Listing excerpted from a collection:
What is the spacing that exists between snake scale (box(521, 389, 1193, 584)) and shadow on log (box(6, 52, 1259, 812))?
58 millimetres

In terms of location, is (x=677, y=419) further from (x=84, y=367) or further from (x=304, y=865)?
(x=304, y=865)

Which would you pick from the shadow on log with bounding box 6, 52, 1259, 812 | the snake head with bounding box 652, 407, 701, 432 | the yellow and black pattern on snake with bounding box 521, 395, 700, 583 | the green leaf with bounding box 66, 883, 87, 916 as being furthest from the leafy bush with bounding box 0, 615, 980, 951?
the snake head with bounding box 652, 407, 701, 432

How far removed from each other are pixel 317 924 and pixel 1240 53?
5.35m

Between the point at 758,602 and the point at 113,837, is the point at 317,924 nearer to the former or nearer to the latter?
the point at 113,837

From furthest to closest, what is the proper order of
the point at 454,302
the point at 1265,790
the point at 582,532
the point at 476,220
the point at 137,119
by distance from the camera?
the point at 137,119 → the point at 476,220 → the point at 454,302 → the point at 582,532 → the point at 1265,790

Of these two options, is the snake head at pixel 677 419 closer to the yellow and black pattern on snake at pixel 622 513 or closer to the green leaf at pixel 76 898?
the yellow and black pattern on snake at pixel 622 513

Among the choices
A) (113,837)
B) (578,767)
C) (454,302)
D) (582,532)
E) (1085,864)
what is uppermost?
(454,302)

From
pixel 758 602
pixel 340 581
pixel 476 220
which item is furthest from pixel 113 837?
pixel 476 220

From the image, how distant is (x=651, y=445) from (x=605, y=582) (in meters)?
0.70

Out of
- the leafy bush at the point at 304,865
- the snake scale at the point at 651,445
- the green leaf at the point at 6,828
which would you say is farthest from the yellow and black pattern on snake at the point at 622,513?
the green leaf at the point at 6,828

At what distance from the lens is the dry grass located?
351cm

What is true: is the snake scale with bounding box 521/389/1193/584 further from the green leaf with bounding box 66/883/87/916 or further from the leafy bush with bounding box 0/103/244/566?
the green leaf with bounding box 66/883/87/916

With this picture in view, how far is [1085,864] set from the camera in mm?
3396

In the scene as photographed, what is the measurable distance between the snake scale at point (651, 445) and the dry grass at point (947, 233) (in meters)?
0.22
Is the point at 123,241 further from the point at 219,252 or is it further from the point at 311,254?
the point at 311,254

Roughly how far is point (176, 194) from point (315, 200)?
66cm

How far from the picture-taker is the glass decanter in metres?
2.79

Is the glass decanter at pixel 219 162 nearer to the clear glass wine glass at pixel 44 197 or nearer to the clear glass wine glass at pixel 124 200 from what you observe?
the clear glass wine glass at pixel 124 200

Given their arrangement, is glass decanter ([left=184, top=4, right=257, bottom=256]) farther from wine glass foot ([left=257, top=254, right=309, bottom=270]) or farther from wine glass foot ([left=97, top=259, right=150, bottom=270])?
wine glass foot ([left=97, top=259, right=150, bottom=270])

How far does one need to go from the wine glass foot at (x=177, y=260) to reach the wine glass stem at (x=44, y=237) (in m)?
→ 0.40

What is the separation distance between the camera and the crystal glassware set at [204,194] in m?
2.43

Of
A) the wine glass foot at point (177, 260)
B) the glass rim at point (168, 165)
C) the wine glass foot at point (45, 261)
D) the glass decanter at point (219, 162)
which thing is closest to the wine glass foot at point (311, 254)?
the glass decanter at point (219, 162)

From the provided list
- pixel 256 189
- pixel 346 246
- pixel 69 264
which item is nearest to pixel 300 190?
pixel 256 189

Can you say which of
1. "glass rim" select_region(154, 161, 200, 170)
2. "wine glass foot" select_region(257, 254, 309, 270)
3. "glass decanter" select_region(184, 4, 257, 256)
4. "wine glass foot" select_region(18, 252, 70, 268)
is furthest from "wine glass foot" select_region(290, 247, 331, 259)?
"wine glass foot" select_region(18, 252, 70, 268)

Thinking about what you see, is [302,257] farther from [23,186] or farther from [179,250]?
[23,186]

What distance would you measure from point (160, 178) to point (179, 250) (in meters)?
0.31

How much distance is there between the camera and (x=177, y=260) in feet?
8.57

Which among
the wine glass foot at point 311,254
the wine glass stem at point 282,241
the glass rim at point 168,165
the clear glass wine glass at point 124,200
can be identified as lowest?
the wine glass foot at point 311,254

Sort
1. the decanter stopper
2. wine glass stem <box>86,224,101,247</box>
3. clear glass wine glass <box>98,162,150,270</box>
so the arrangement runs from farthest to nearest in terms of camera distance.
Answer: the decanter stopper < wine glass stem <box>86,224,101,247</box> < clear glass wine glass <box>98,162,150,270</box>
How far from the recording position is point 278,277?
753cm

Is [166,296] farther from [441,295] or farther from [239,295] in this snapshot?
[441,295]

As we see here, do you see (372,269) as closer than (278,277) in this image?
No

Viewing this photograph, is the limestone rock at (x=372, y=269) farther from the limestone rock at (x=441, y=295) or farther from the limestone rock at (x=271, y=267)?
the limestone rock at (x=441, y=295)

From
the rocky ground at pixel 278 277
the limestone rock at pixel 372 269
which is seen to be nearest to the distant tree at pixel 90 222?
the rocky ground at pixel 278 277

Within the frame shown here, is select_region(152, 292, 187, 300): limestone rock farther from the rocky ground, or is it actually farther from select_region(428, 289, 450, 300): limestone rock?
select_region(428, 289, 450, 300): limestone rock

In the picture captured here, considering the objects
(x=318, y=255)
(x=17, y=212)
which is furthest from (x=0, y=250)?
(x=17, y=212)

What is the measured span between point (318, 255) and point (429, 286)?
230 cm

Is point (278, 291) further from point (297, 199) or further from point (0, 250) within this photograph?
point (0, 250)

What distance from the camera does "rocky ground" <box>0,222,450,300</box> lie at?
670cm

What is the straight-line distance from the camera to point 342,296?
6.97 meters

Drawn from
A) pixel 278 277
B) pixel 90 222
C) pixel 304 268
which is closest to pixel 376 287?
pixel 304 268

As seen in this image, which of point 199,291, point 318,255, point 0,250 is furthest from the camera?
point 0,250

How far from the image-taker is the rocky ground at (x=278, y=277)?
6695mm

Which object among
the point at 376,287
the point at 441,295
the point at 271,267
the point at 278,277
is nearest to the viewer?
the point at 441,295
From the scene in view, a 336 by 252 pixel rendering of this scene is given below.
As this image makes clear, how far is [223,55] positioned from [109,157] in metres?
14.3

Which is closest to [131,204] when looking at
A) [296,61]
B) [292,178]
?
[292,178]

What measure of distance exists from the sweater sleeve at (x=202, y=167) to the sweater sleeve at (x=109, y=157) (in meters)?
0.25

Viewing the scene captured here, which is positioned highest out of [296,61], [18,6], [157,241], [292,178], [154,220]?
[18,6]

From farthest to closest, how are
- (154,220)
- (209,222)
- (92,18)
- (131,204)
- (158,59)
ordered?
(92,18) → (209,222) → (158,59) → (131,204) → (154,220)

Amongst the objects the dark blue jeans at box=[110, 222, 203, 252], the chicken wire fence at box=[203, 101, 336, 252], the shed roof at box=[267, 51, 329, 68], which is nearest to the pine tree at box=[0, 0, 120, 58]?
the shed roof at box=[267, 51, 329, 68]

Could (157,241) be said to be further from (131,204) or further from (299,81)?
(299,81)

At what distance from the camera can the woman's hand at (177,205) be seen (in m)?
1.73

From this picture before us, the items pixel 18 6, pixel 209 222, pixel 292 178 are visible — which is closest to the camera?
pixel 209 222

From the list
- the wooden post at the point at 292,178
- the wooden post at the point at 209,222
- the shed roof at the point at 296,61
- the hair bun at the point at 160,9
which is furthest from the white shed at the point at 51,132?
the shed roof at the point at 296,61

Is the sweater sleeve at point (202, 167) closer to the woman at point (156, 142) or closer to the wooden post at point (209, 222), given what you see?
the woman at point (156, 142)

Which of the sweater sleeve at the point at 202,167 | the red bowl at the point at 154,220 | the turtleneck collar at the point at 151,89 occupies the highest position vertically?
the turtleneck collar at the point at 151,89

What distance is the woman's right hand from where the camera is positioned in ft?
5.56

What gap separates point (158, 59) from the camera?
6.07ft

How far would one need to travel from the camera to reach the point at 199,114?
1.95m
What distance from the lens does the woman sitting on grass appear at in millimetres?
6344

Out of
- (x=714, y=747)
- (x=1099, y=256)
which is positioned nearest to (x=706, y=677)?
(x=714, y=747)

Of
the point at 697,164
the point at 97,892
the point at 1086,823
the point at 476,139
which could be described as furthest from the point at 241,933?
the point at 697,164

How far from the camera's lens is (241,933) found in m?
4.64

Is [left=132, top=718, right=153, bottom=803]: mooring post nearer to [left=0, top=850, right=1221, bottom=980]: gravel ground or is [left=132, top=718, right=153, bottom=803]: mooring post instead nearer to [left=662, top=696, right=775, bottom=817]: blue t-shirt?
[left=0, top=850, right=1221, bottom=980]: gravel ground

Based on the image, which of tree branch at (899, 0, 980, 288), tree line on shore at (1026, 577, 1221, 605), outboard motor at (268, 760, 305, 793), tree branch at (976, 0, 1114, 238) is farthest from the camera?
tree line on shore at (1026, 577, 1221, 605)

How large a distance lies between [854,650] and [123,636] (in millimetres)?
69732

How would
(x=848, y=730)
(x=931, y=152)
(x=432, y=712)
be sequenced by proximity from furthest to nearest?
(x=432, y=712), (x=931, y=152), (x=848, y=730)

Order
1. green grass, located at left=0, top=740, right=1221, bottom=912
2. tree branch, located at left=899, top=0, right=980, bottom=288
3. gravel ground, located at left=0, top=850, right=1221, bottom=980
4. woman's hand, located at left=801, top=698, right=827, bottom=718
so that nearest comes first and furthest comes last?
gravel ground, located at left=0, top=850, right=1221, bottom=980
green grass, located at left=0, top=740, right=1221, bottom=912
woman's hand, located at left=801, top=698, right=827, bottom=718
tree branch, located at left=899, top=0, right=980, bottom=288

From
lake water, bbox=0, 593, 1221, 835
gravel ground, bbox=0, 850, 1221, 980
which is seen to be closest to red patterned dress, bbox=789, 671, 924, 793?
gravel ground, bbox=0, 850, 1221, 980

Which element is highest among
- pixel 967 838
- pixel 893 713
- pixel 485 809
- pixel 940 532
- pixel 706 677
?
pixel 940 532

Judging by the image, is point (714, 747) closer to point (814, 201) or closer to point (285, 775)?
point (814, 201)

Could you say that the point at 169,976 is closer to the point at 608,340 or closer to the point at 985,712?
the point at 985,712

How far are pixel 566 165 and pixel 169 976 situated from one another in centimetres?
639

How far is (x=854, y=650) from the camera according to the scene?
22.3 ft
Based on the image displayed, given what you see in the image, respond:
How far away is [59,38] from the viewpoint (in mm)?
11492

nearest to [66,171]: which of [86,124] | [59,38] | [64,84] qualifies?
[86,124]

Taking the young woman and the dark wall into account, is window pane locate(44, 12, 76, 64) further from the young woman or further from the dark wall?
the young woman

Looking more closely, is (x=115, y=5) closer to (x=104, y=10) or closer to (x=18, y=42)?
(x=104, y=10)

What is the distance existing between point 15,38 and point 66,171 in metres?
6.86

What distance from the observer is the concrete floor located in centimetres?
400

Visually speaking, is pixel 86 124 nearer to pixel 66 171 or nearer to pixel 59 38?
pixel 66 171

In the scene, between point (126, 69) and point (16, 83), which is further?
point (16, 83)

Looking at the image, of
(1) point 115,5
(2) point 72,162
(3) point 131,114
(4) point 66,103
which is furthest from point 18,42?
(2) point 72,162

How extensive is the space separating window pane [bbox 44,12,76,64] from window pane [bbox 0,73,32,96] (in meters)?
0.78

• Task statement: Arrange the lines of the listing above as a JSON list of strings, one string per line and no blank lines, using only the lines between the one containing "What is the measured" and the one containing "6.97 meters", inclusive.

• Exercise answer:
[
  "What is the measured span between point (318, 255) and point (429, 286)?",
  "230 cm",
  "Is point (278, 291) further from point (297, 199) or further from point (0, 250) within this photograph?",
  "point (0, 250)",
  "What distance from the camera does \"rocky ground\" <box>0,222,450,300</box> lie at?",
  "670cm",
  "What is the straight-line distance from the camera to point 342,296?",
  "6.97 meters"
]